The developing nations are in for a lot of hard work to achieve sustainable development

9 november 2017

"The United Nations formulated the sustainable development goals for 2016-2030 for all countries and a key step on the way to achieving these goals is adaptation to the socio-economic situation in each specific nation," said Analytical Center expert Alexander Golyashev speaking at the Developing Countries' Forum Sustainable Development Agenda through 2030 and the New Silk Road in Guangzhou.

According to Mr. Golyashev, achieving the sustainable development goals depends for the most part on the development level of the society (pre-industrial, industrial, post-industrial), as well as on its financial capabilities, natural resources, the human development level, social structure, allocation of revenue and the national strategic development documents.

The IMF estimates that in 2017 the global GDP will grow by 3.6% while the world's largest economies, those of China and the US are going to expand by 6.8% and 2.2% respectively, the expert said. PwC prognosticates that by 2050 China will become the world's largest economy while India's going to be the second largest.

The share of the BRICS in the global exports is 18%, and in the global imports it is 15%. It's a huge amount of goods being shipped all over the world. And there's huge potential for further development of trade relations within the BRICS. The UN has also recognized the One Belt One Road initiative as an effective tool for the developing nations. Bilateral and multi-lateral cooperation within this project is going to help the participating nations grow their economies faster and achieve the sustainable development goals.

The Analytical Center has unofficially adapted the Goals for Russia and published the Report on human development regarding the UN Sustainable Development Goals and Russia, which included the first ever comprehensive analysis of the current situation and the capabilities that the country has for achieving the sustainable development goals. In his report, Mr. Golyashev talked about the findings of the study.

According to the expert, in the past forty years Russia has slipped in the global life expectancy rating from the 82nd place to 137th. One important, albeit not the only one, factor in increasing life expectancy and the quality of life is the correct diagnosis and treatment of medical conditions. The situation in education is a lot better: 96% of Russians have at least a high school level education, which is significantly higher than the average for the OECD (75%) and the BRICS (on this metric Russia's education rate is twice that of Brazil and 4 times that of China).

The role of transport and logistics in the Russian economy is fairly large; these services account for 5.4% of the country's GDP, which is higher than in other BRICS nations and in such developed nations as Germany and the USA. The per capita added value in this sector in Russia (USD 489 per person) is significantly higher than in other BRICS countries but more than three times lower than in the USA and Germany.

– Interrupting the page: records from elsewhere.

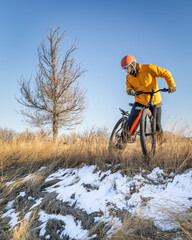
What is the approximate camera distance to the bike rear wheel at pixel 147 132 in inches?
146

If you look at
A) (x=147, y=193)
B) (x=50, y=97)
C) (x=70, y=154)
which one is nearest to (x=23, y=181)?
(x=70, y=154)

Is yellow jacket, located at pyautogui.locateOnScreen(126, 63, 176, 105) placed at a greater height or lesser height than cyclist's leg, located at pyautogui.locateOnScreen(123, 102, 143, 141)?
greater

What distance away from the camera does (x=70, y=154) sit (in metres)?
5.24

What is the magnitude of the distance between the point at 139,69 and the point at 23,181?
10.7 ft

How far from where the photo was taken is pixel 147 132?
4.11 m

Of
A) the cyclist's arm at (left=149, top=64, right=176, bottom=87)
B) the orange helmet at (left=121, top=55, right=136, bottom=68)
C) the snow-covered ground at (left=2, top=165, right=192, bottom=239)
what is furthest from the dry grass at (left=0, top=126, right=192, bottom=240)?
the orange helmet at (left=121, top=55, right=136, bottom=68)

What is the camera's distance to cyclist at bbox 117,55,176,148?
403 centimetres

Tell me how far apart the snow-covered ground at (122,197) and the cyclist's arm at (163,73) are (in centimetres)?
164

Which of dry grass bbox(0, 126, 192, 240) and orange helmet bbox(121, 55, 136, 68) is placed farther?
orange helmet bbox(121, 55, 136, 68)

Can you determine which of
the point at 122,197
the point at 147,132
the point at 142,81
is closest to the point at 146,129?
the point at 147,132

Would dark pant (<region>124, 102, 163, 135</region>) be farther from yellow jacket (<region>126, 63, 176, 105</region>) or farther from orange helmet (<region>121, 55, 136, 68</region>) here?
orange helmet (<region>121, 55, 136, 68</region>)

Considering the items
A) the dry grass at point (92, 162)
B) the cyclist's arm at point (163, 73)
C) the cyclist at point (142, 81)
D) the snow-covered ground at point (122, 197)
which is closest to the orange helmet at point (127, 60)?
the cyclist at point (142, 81)

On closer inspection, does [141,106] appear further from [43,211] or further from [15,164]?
[15,164]

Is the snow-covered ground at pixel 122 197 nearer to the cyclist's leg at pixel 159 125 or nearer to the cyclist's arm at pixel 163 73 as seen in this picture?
the cyclist's leg at pixel 159 125
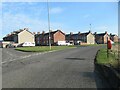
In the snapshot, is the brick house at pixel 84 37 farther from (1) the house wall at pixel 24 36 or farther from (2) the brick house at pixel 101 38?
(1) the house wall at pixel 24 36

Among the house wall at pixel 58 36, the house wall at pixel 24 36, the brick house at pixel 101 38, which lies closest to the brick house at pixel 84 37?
the brick house at pixel 101 38

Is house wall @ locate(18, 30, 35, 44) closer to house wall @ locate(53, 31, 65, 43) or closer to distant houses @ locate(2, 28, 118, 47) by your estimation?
distant houses @ locate(2, 28, 118, 47)

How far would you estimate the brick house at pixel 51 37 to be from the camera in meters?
110

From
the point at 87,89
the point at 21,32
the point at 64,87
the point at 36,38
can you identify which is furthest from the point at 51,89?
the point at 36,38

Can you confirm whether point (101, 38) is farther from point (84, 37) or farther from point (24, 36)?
point (24, 36)

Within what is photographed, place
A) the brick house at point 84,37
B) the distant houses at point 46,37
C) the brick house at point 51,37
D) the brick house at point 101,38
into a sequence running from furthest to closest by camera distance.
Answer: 1. the brick house at point 101,38
2. the brick house at point 84,37
3. the brick house at point 51,37
4. the distant houses at point 46,37

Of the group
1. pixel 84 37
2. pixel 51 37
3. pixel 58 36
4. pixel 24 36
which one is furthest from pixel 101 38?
pixel 24 36

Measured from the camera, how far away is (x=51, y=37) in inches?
4360

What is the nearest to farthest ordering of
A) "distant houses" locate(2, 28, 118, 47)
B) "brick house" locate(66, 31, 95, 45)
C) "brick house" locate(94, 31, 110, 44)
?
"distant houses" locate(2, 28, 118, 47), "brick house" locate(66, 31, 95, 45), "brick house" locate(94, 31, 110, 44)

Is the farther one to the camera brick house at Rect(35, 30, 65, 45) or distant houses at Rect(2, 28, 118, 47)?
brick house at Rect(35, 30, 65, 45)

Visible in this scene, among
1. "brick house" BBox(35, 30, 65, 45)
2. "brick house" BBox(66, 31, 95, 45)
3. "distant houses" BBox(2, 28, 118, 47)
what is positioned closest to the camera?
"distant houses" BBox(2, 28, 118, 47)

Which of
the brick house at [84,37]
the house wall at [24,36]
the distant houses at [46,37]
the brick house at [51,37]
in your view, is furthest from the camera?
the brick house at [84,37]

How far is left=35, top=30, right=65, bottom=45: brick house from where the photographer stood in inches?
→ 4333

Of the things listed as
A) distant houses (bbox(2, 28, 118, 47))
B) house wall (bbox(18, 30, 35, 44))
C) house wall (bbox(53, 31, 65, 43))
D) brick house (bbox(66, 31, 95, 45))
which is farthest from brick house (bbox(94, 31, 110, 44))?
house wall (bbox(18, 30, 35, 44))
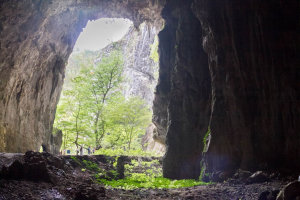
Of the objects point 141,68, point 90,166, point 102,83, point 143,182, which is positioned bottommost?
point 143,182

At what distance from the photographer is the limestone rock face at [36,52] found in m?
10.0

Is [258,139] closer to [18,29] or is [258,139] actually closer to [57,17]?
[18,29]

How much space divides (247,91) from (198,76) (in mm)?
3484

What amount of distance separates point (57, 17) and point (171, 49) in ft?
24.1

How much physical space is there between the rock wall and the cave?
0.10 ft

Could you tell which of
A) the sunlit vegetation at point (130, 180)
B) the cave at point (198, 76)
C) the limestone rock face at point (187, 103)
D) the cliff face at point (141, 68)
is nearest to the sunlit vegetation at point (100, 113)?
the cave at point (198, 76)

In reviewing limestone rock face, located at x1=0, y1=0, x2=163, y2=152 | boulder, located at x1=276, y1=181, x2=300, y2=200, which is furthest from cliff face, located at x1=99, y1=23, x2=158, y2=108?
boulder, located at x1=276, y1=181, x2=300, y2=200

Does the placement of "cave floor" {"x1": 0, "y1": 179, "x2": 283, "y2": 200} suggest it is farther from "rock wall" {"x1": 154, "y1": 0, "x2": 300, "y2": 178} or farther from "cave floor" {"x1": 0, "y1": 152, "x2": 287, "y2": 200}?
"rock wall" {"x1": 154, "y1": 0, "x2": 300, "y2": 178}

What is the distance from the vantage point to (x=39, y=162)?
5168mm

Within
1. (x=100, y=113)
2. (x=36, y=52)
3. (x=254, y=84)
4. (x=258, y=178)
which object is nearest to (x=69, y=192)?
(x=258, y=178)

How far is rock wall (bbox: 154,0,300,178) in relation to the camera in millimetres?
6734

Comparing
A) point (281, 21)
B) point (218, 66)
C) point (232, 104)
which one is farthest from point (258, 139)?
point (281, 21)

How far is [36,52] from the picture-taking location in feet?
41.9

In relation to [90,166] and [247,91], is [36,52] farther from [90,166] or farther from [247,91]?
[247,91]
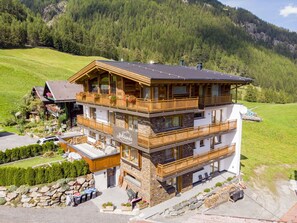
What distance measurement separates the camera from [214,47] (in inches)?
7028

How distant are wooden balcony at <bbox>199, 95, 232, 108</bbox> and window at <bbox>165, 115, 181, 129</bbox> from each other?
11.5 ft

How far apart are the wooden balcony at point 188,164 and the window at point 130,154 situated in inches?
102

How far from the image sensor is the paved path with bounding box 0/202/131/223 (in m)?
17.2

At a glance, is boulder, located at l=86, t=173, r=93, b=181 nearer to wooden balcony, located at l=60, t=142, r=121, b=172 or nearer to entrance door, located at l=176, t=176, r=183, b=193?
wooden balcony, located at l=60, t=142, r=121, b=172

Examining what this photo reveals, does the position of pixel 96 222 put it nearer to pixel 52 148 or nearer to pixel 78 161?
pixel 78 161

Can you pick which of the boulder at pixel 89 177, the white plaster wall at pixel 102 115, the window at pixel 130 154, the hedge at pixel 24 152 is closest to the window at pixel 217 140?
the window at pixel 130 154

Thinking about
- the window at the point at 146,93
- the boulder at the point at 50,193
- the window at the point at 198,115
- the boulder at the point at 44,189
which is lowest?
the boulder at the point at 50,193

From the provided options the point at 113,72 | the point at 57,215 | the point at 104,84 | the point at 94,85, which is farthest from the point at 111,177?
the point at 113,72

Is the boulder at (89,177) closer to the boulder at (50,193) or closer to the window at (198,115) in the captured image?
the boulder at (50,193)

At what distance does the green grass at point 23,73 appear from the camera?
4960 cm

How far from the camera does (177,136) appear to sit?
18.8 m

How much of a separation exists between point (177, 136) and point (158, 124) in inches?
73.7

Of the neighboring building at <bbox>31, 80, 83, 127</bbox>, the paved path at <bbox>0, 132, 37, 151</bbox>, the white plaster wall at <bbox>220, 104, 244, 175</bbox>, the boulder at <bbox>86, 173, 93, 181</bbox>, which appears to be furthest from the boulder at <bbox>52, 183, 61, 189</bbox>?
the neighboring building at <bbox>31, 80, 83, 127</bbox>

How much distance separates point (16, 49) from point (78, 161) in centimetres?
8704
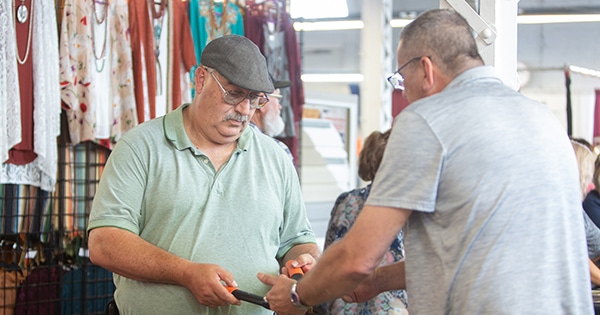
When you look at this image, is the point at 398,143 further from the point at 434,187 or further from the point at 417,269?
the point at 417,269

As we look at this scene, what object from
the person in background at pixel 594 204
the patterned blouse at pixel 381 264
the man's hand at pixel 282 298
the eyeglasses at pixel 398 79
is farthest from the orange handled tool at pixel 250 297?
the person in background at pixel 594 204

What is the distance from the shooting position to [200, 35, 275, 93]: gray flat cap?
8.50 feet

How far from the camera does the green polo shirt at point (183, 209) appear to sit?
2494 mm

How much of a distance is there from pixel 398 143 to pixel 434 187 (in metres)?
0.14

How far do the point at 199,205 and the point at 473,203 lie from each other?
40.7 inches

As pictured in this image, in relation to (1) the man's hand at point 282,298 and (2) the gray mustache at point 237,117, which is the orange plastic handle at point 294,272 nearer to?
(1) the man's hand at point 282,298

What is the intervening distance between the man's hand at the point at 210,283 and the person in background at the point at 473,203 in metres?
0.47

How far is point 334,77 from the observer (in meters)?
18.6

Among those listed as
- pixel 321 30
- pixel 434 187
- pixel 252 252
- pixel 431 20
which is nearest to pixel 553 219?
pixel 434 187

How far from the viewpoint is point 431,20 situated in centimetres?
202

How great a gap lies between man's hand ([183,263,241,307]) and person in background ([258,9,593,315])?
1.53ft

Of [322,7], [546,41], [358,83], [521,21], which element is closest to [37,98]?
[322,7]

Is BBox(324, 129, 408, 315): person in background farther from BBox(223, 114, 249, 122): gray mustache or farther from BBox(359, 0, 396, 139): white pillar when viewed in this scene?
BBox(359, 0, 396, 139): white pillar

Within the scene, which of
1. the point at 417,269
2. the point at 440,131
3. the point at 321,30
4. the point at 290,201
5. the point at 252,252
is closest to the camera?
the point at 440,131
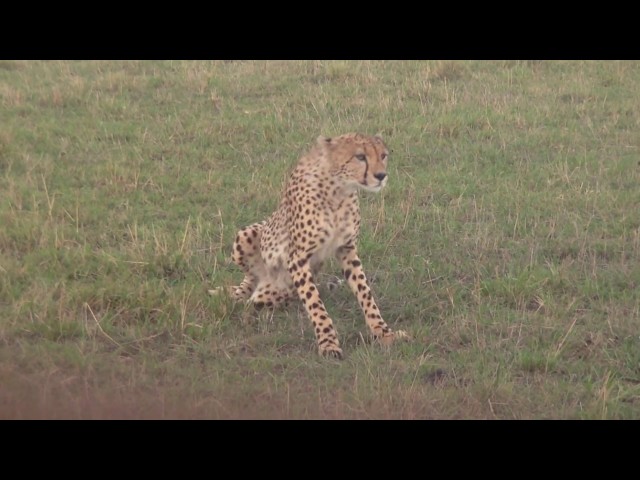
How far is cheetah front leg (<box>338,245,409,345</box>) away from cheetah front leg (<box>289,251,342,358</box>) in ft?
0.69

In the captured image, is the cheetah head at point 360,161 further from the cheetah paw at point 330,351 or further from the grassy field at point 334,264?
the cheetah paw at point 330,351

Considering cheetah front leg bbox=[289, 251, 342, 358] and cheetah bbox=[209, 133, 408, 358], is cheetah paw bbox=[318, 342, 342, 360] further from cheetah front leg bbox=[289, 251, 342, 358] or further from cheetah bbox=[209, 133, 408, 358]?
cheetah bbox=[209, 133, 408, 358]

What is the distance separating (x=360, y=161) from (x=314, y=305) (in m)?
0.77

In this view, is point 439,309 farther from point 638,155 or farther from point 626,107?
point 626,107

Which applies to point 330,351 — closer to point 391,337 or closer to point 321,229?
point 391,337

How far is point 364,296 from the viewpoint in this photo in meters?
5.19

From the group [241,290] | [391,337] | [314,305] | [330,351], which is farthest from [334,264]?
[330,351]

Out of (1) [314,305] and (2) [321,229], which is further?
(2) [321,229]

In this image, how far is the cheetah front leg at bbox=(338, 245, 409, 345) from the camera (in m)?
5.00

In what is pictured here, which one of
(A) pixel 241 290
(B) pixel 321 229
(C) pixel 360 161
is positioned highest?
(C) pixel 360 161

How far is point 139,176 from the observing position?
287 inches

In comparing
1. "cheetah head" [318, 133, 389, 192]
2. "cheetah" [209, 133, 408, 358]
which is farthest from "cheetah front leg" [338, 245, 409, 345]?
"cheetah head" [318, 133, 389, 192]

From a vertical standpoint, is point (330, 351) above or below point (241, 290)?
below

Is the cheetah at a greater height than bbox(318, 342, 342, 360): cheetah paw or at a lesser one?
greater
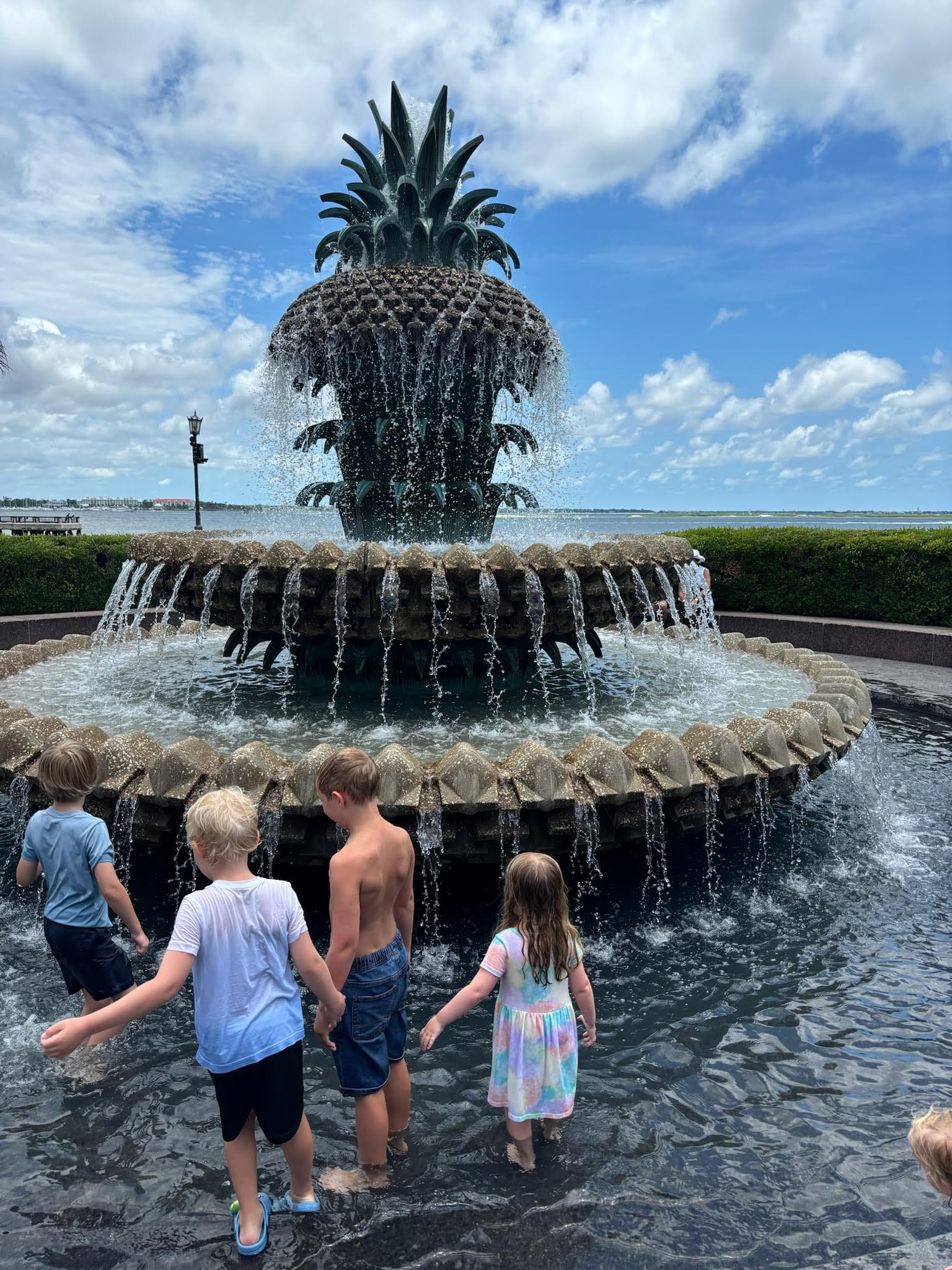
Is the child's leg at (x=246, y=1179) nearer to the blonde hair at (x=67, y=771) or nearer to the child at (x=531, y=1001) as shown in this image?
the child at (x=531, y=1001)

An important problem in Russia is a lack of private investment, especially in R&D. Almost 70% of all R&D investments in Russia come from the state.

The expert believes that when speaking of sustainable development, regional inequality must be borne in mind: the per capita gross regional product in Russia varies by as much as 20-fold from region to region, while education and healthcare services are more or less uniform in their level of development.

"Russia, the BRICS nations and other developing nations are in for a lot of hard work before they can achieve sustainable development," Mr. Golyashev summed up.